- _Text section_
Like islands in the sea small hills, only some dozen meters in height, rises from the flat landscape of the "Orla-valley" south of Weimar. These “mountains” consists of limestone of ancient reefs, growing once in the Permian "Zechstein - sea". Tectonic and erosion have done they dirty work since them, leaving behind only isolated “Zeugenberge” (rude translated in Witnesses mountains) from the marine deposits.
In a flat landscape every vantage point, that enables a hunter to overlook a vast territory, is of strategic importance. And in fact during the last ice age early man observed from this Zeugenberge the glacial steppe in search for the big herds of mammals.
Today the summits of these hills are mostly flat, covered by dense shrubby vegetation, and the surrounding landscape is characterized by villages, fields and scattered trees.
During excavations in a depression on the summit of the “Gamsenberg” – presumably in a karst depression or a collapsed cave - underlying 1,5m thick Loess deposits from the last glacial, a fossil soil was discovered, that contained lithic artefacts, bone fragments and charcoal. This paleosoil developed under warm climatic conditions on rubble of the underlying limestone, this rubble also shows cryoturbation.
The stratigraphic section of the archeological site "Gamsenberg". The upper part consists of Loess deposits, that overlay periglacial displaced rubble and rock fragments (cryoturbation).
Dating of glacial loess samples resulted in ages between 44.700+-4.500 and 41.900+-4.600 years. Between this stratigraphic layer and the horizon with the artefacts bones of micro mammals were found, especially the remains of pika (Ochotona) and lemming (Lemmini) indicate dry, cold conditions. Dating of the layer with the artefacts gave an age of 52.500 to 70.900 years, the bone fragments in this layer belong to animals like elk (Alces), horse (Equus hydruntinus and taubachensis), stag (Cervus elaphus), deer (Capreolus capreolus), auerochs (Bos) or bison (Bison) and a undetermined proboscidean (Mammuthus ?).

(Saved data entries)
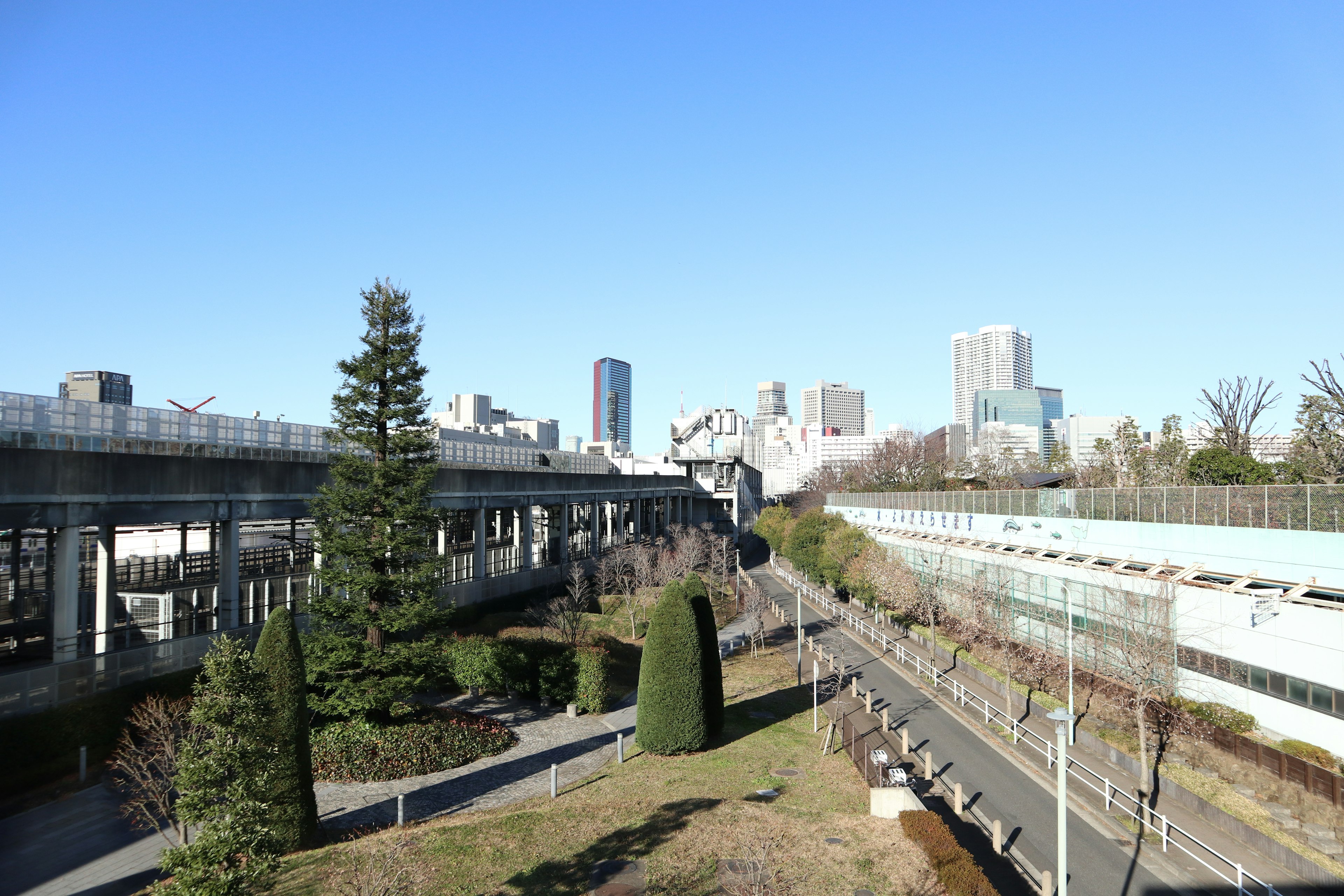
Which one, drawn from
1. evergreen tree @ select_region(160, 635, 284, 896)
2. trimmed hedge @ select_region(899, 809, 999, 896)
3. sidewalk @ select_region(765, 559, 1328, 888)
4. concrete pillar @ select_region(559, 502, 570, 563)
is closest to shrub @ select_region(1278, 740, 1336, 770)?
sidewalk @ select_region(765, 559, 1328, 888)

==

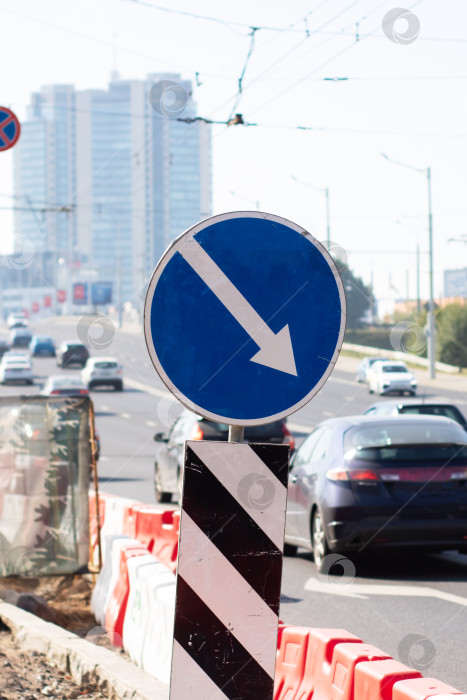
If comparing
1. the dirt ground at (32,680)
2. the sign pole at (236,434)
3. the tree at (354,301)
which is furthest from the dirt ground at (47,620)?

---

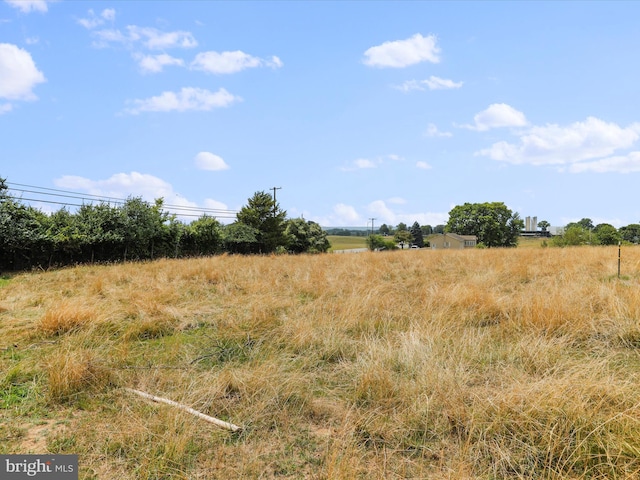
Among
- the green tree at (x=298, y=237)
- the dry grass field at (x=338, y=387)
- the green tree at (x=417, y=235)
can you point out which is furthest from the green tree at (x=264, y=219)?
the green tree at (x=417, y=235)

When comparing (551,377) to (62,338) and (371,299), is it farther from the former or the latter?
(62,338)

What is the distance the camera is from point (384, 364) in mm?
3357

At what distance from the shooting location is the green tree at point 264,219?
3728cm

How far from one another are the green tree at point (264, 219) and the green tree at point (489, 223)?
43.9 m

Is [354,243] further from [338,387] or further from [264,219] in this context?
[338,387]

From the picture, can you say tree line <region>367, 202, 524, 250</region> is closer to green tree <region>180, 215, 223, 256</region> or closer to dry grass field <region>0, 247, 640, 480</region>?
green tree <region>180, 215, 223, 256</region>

- _What to work on_
Render this sentence from the text on the Orla-valley hills in Spanish: "Today the summits of these hills are mostly flat, covered by dense shrubby vegetation, and the surrounding landscape is characterized by villages, fields and scattered trees." Use only the text on the Orla-valley hills, not the material.

- _Exercise solution_
Hoy en día, las cimas de estas colinas son en su mayoría planas y están cubiertas por una densa vegetación arbustiva, y el paisaje circundante se caracteriza por pueblos, campos y árboles dispersos.